Укутавшись в толстый халат, оберштурмбаннфюрер сидел в низком кресле, у самого камина, и лже-Ева могла видеть его полуохваченный багровыми языками точеный профиль, по которому шрамы пролегали, как глубокие трещины по древнеримскому изваянию.
– Итак, вы боитесь тишины… Расскажите мне, какой именно тишины вы боитесь.
– Скорее всего, окопной.
– Понимаю, окопной тишины. Мне трудно представить себе, что это такое – окопная тишина, но я пытаюсь понять ее сущность.
– Теперь она уже воспринимается не так обостренно, а когда только вернулся с фронта…
– По-моему, вы все еще оттуда не вернулись, мой диверсионный Скорцени.
– Я-то попытался вернуться, да только теперь уже не я к фронту, а фронт ко мне подходит. Медленно, но неотвратимо.
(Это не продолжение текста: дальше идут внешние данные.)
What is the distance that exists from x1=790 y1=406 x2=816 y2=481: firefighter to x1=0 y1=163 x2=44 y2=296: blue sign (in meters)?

– Этого оспорить нельзя. Даже в вечернем любовном экстазе я слышала горные отзвуки далеких взрывов. Уловив первые из них, я предалась дичайшим иллюзиям: словно отдаюсь, лежа на передовой, между двумя линиями окопов.
– Секс на нейтральной полосе, – кивнул обер-диверсант рейха и, отглотнув из бутылки очередную порцию коньяку, мечтательно запрокинул голову.
– У вас такое уже случалось?! – насторожилась оберштурмфюрер СС Альбина Крайдер и даже чуть-чуть приподнялась.
– Насиловать русских красоток где-нибудь на нейтральной полосе, во время артналета?!
– А что?! Признавайтесь, Скорцени.
– Все было, дьявол меня расстреляй, не скрою, все. Кроме этого! Чтобы на нейтральной…
– Вот оно, запоздалое раскаяние! А почему кроме этого?
– То ли фантазии не хватило, то ли попросту случай не подвернулся – в русские, знаете ли, морозы.
– Мне тоже казалось, что свою медаль «Зимняя кампания»[3] вы, мой диверсионный Скорцени, получили не за сексуальные артналеты перед окопами русских.
– Теперь вы изменили свое мнение?
– Пока еще даже не сложила его, чтобы так, окончательно. Наверное, я слишком страстна для того, чтобы спешить с выводами. Но вы не огорчайтесь, кое-что у вас все же получается, мой сексуальный фронтовик, – почти признательно произнесла Фюрер-Ева.
Откуда-то со стороны горного хребта эхо вновь донесло до них раскаты взрывов. Очевидно, обстреливают англичане, подумал обер-диверсант. Из рассказов фронтовиков он знал, что американцы по ночам не воюют, у англичан же, наоборот, сволочная привычка устраивать артиллерийские обстрелы в обеденную пору и по ночам.
Причем обстреливают они зачастую просто так, не имея засеченных целей, не готовясь ни к атаке своей пехоты, ни к наступлению. Не зря же у вермахтовцев, особенно у бойцов из разведрот, считается особой доблестью захватить где-нибудь ночью английского артиллериста и приволочь его к своим окопам на всеобщее поругание. Никогда и ни над кем германские пехотинцы не измывались с таким удовольствием и такой сатанинской изобретательностью.
– …А что касается моих страхов, – уже как бы беседуя с самим собой, проговорил оберштурмбаннфюрер СС, – то знакомый полевой хирург назвал это фронтовым синдромом, порожденным страхом перед тишиной. Что такое «синдром», я так до конца и не понял, но все остальное – правда.
– Мне бы хотелось, мой диверсионный Скорцени, чтобы отныне вас преследовал только один синдром, один страх – потерять меня.
– Мужественно молвлено, – признал обер-диверсант рейха.
Пока, приподнявшись на локте, лже-Ева взбадривала коньяком свою необузданную храбрость, Скорцени пытался обуздать свой совершенно незлой, немстительный, с налетом зимней грусти, смех.